The G 550’s standard tires provide better handling because they have a lower 55 series profile (height to width ratio) that provides a stiffer sidewall than the Yukon XL SLE/SLT Standard Edition/SLT’s standard 65 series tires. The G-Class’ optional tires have a lower 40 series profile than the Yukon XL’s optional 45 series tires.
For better ride, handling and brake cooling the G 550 has standard 19-inch wheels. Smaller 18-inch wheels are standard on the Yukon XL SLE/SLT Standard Edition/SLT.
The G-Class has standard front and rear stabilizer bars, which help keep the G-Class flat and controlled during cornering. The Yukon XL’s suspension doesn’t offer a rear stabilizer bar.
For greater off-road capability the G-Class has a 1.6 inches greater minimum ground clearance than the Yukon XL (9.5 vs. 7.9 inches), allowing the G-Class to travel over rougher terrain without being stopped or damaged.
The G 550 is 2 feet, 10.7 inches shorter than the Yukon XL, making the G-Class easier to handle, maneuver and park in tight spaces.
A low lift-over cargo hatch design makes loading and unloading the G-Class easier. The G-Class’ cargo hatch lift-over height is 29.3 inches, while the Yukon XL’s liftover is 34.1 inches.
The G-Class’ standard towing capacity is much higher than the Yukon XL’s (7000 vs. 6000 pounds).
J.D. Power and Associates surveys of service recipients show that Mercedes service is better than GMC. J.D. Power ranks Mercedes fifth in service department satisfaction. With a 30% lower rating, GMC is ranked 14th.
Unlike the driver-only memory system in the Yukon XL SLT Standard/SLT/Denali, the G-Class has standard driver and passenger memory, so that when drivers switch, the memory setting adjusts the driver’s seat, steering wheel position and outside mirror angle and the front passenger seat also adjusts to the new passenger’s preset preferences.
The G-Class’ power parking brake sets with one touch and releases with one touch or automatically. The Yukon XL’s parking brake has to released manually.
The G-Class’ front and rear power windows all open or close with one touch of the switches, making it more convenient at drive-up windows and toll booths, or when talking with someone outside of the car. The Yukon XL’s rear power window switches have to be held the entire time to close them fully.

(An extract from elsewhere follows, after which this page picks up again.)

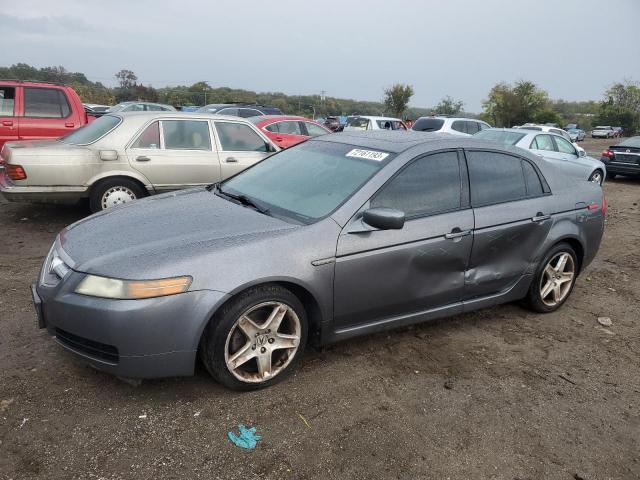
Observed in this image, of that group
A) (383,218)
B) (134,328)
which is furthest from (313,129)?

If the windows are left open on the G-Class the driver can close them all at the outside door handle or from a distance using the remote. On a hot day the driver can lower the windows from a distance using the keyless remote. The driver of the Yukon XL can only operate the windows from inside the vehicle, with the ignition on.
In poor weather, headlights can lose their effectiveness as grime builds up on their lenses. This can reduce visibility without the driver realizing. The G-Class has standard headlight washers to keep headlight output high. The Yukon XL doesn’t offer headlight washers.
To help drivers see further while navigating curves, the G-Class has standard adaptive headlights to illuminate around corners automatically by reading vehicle speed and steering wheel angle. The Yukon XL doesn’t offer cornering lights.
The G-Class offers optional massaging front seats in order to maximize comfort and eliminate fatigue on long trips. Massaging seats aren’t available in the Yukon XL.
To quickly and conveniently keep personal devices charged without cables tangling and wearing out, the Mercedes G-Class has a standard wireless phone charging system (Qi) in the center console. Only the Yukon XL Denali offers wireless charging.
The G-Class’ Active Parking Assist can parallel park or back into a parking spot by itself, starting, stopping and changing direction automatically. The Yukon XL doesn’t offer an automated parking system.
The G-Class was chosen as one of Automobile Magazine’s “All Stars” in 2019. The Yukon XL has never been an “All Star.”